No, io ho voluto semplicemente descrivere la scomparsa di moglie e marito, casi che purtroppo nella vita di tutti i giorni avvengono, e intorno a questo accenno di trama ho ricamato su con la fantasia e con alcuni aspetti che fanno sorridere perché spezzano la suspence del thriller. Ho quindi unito le due cose, cercando di coinvolgere il più possibile il lettore nel tentativo di risolvere questo caso che gli si presenta di fronte.

Quindi questo libro segue il filone classico del giallo?
Probabilmente si, anche se non ci ho fatto un diretto riferimento. Non ho voluto scrivere seguendo qualche canovaccio, ho scritto di getto qualcosa che mi sarebbe piaciuto leggere.

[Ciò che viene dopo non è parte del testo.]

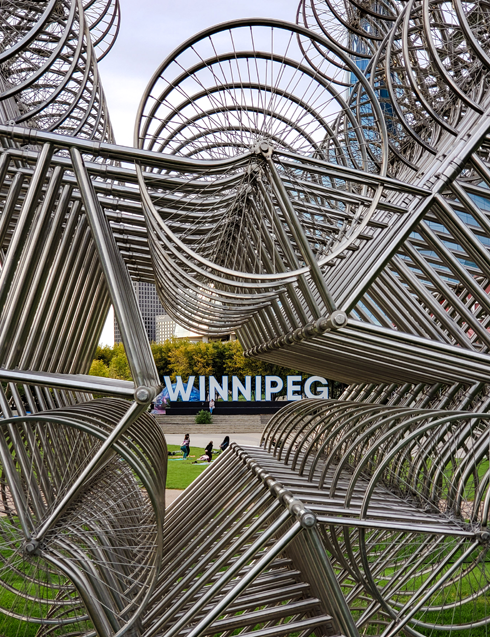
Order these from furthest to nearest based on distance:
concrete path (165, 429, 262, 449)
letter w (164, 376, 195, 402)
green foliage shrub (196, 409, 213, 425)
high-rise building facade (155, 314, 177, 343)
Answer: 1. high-rise building facade (155, 314, 177, 343)
2. letter w (164, 376, 195, 402)
3. green foliage shrub (196, 409, 213, 425)
4. concrete path (165, 429, 262, 449)

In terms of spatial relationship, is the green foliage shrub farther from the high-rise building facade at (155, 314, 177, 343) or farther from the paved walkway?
the high-rise building facade at (155, 314, 177, 343)

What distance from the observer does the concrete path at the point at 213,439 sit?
2548 centimetres

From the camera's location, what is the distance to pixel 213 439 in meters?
27.6

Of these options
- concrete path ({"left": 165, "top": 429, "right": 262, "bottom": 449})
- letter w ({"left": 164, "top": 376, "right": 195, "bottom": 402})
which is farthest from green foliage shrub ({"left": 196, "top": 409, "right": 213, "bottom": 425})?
letter w ({"left": 164, "top": 376, "right": 195, "bottom": 402})

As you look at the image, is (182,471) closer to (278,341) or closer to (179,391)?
(278,341)

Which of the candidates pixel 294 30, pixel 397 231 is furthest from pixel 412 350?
pixel 294 30

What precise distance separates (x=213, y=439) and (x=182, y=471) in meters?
10.2

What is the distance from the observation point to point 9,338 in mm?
4297

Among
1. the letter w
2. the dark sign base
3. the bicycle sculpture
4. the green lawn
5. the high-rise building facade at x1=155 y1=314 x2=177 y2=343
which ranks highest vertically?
the high-rise building facade at x1=155 y1=314 x2=177 y2=343

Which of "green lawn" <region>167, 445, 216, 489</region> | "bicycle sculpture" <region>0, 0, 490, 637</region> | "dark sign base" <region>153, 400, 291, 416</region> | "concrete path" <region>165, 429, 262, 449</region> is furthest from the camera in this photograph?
"dark sign base" <region>153, 400, 291, 416</region>

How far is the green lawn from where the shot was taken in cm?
1541

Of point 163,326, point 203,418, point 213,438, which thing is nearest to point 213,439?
point 213,438

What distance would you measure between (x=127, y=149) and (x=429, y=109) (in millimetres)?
3060

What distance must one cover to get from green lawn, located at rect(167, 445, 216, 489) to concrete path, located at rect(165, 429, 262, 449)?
10.8ft
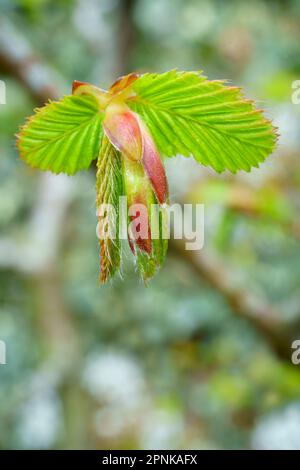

Quali sono stati gli autori che ti hanno ispirato?
Nella mia vita non ho mai avuto un modello professionale da seguire, ho sicuramente apprezzato grandi giornalisti quali Toni Capuozzo, Sandro Provvisionato ed Enrico Mentana col quale mi legano degli importanti momenti di vita professionale. Però io nella vita ho fatto sempre di testa mia; io non riuscirei ad essere un bravo insegnante perché quello che ho appreso l’ho appreso da solo, da autodidatta se vogliamo. Poi ho colto aspetti di quei giornalisti che ritengo dei maestri però alla fine sono sempre rimasto me stesso, e anche come scrittore molti vorrebbero paragonarmi ad altri autori del genere; paragone ovviamente irriverente nei loro confronti dato che io sono ancora al primo romanzo.

E dal punto di vista prettamente letterario?
Ultimamente ho apprezzato molto Camilleri; soprattutto perché racconta storie romanzate ma che arrivano da una comunità, da un luogo specifico e non sono solo frutto di fantasia. A me piace leggere e raccontare storie che ti permettono di scoprire un ambiente, ed è quello che ho cercato di fare con il mio romanzo.

Probabilmente in questo si rispecchia il tuo essere giornalista e quindi l’essere attaccato alla realtà dei fatti?
Si, esattamente. 

Grazie per il suo tempo e buona fortuna per il romanzo.